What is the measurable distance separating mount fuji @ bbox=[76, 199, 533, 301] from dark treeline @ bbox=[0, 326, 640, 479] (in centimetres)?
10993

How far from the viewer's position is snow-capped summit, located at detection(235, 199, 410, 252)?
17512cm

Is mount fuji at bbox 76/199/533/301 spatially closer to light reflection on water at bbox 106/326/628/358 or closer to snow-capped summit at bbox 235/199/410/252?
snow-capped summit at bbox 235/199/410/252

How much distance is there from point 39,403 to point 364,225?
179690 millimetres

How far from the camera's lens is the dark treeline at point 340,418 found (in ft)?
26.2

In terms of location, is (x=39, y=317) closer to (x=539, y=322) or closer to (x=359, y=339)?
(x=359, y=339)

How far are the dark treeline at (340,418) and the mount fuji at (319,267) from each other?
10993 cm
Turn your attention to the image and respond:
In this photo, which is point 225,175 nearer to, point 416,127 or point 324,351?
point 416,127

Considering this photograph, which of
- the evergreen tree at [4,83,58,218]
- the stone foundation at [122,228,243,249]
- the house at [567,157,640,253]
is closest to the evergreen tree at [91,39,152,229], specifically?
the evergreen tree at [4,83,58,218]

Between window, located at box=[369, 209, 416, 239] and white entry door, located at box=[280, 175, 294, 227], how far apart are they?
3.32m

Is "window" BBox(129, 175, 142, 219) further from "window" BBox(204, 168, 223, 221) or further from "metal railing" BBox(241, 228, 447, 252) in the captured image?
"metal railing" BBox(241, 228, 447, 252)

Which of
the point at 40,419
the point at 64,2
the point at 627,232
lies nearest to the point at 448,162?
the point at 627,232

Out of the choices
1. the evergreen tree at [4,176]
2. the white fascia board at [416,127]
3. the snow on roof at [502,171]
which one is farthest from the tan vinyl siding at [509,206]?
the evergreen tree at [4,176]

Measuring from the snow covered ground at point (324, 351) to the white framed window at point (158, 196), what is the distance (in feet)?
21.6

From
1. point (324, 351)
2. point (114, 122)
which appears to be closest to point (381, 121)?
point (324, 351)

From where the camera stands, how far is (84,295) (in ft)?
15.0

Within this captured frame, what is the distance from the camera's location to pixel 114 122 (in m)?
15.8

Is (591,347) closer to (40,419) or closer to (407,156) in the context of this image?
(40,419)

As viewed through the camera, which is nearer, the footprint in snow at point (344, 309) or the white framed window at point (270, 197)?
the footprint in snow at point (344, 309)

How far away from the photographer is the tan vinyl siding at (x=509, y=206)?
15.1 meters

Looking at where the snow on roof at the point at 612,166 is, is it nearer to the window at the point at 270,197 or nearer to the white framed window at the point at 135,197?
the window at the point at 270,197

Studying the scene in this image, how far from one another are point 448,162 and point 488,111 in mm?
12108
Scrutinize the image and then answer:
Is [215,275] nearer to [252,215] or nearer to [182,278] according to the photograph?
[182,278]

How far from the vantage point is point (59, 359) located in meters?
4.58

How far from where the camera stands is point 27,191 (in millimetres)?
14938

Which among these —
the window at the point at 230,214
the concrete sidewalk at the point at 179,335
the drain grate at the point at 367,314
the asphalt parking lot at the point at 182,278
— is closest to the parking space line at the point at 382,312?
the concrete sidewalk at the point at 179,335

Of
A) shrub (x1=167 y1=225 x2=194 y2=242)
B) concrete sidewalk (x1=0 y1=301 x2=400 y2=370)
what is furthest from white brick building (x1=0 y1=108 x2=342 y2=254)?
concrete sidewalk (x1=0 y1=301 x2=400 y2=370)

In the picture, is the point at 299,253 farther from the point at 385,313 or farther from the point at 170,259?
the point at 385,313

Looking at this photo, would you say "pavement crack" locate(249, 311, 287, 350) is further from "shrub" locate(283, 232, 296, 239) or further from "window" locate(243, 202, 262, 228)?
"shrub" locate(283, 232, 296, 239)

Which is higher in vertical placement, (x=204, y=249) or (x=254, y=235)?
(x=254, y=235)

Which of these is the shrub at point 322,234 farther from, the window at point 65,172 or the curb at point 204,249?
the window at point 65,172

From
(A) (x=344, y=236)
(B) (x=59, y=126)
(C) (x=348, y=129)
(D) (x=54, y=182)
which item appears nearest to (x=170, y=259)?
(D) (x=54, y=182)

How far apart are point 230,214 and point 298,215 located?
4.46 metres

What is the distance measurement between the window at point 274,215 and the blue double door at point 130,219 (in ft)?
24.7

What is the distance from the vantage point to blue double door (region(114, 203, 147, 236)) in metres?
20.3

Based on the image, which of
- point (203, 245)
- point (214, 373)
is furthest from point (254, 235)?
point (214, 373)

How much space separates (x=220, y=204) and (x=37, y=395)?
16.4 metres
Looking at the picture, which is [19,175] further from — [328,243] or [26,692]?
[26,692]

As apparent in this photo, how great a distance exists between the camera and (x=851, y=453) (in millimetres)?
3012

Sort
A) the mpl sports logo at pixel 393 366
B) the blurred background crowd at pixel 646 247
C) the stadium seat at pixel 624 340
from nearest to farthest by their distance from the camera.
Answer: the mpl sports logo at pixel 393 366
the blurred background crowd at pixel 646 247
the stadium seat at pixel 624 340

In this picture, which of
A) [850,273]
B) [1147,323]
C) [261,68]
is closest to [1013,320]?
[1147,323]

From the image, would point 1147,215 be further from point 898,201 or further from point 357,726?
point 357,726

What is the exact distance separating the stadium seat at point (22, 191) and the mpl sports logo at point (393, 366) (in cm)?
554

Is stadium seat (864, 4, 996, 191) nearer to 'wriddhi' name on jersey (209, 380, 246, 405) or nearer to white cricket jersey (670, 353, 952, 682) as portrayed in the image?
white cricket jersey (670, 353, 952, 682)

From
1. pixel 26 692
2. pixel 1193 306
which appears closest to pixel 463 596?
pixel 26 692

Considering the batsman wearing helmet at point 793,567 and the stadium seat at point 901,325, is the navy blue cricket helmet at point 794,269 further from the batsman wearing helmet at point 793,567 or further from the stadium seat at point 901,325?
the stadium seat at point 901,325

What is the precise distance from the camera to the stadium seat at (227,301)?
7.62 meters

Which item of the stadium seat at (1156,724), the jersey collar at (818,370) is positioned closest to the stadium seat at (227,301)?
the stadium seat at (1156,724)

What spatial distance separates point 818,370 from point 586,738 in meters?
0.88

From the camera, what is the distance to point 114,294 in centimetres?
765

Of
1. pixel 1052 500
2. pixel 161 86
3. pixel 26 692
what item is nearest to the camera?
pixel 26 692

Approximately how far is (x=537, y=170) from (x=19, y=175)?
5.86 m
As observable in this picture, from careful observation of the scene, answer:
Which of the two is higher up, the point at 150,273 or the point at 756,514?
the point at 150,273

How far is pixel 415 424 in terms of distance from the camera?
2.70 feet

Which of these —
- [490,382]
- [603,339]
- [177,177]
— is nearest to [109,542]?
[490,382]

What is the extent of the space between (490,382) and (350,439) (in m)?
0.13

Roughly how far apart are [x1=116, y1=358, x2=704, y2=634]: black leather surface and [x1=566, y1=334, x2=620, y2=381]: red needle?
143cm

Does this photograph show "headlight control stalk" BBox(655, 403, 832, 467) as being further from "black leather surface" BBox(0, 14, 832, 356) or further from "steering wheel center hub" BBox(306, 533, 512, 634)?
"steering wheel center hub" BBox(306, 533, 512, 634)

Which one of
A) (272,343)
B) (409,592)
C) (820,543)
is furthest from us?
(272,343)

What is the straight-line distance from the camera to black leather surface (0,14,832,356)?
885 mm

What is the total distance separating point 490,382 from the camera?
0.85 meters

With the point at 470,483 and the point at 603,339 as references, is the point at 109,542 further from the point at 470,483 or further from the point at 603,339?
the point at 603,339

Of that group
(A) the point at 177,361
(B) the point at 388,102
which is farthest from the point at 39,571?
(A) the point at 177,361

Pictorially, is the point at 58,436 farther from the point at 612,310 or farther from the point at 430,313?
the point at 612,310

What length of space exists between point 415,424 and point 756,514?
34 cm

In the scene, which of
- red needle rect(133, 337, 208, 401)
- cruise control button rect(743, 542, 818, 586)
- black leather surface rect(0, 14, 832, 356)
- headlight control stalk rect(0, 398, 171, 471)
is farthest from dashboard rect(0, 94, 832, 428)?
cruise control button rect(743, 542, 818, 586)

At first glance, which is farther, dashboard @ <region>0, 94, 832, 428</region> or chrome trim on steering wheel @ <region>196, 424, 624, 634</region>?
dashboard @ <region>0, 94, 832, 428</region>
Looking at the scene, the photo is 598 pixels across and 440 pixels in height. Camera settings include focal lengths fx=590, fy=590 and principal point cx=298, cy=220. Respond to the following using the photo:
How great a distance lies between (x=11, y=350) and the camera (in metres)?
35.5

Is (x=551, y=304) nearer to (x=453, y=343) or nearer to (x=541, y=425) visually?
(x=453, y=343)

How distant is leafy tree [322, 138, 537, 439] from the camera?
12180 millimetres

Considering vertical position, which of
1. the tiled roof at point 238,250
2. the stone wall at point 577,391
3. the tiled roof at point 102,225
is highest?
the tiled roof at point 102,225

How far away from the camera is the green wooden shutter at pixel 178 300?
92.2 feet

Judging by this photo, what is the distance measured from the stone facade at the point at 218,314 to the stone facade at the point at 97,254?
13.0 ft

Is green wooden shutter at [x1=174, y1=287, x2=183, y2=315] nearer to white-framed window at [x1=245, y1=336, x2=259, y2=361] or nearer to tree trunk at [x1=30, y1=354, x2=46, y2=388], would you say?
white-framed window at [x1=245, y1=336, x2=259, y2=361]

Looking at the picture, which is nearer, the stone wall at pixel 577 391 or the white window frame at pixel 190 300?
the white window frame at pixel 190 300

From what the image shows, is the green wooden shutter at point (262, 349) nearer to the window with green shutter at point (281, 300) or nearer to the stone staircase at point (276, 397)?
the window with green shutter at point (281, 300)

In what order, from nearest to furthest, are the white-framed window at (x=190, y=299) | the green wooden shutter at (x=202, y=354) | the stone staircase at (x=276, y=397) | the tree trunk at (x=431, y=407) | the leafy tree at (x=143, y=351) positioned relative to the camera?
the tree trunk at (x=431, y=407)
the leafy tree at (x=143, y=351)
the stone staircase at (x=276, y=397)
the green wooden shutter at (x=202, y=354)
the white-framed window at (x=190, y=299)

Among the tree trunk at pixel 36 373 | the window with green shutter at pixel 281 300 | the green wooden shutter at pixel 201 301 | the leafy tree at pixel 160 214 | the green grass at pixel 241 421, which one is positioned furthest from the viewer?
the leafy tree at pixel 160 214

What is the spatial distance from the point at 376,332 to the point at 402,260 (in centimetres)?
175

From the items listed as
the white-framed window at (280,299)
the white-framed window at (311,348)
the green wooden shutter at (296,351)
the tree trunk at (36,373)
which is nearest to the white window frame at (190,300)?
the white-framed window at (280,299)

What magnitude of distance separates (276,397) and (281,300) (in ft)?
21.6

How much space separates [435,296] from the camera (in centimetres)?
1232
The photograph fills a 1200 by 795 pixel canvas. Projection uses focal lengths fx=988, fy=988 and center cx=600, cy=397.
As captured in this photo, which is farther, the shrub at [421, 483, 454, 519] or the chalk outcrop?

GIVEN PROBLEM: Lay out the lines of the records above as a Markdown table with the columns "No." and "Text", starting at the first line and ending at the line that contains "179690 millimetres". Number each line in order and leave out blank lines.

WRITTEN SOLUTION:
| No. | Text |
|---|---|
| 1 | What is the measurable distance separating mount fuji @ bbox=[76, 199, 533, 301] from dark treeline @ bbox=[0, 326, 640, 479] (in centimetres)? |
| 2 | 10993 |
| 3 | How far from the viewer's position is snow-capped summit, located at detection(235, 199, 410, 252)? |
| 4 | 17512cm |
| 5 | Is mount fuji at bbox 76/199/533/301 spatially closer to light reflection on water at bbox 106/326/628/358 or closer to snow-capped summit at bbox 235/199/410/252? |
| 6 | snow-capped summit at bbox 235/199/410/252 |
| 7 | How much distance is there from point 39,403 to point 364,225? |
| 8 | 179690 millimetres |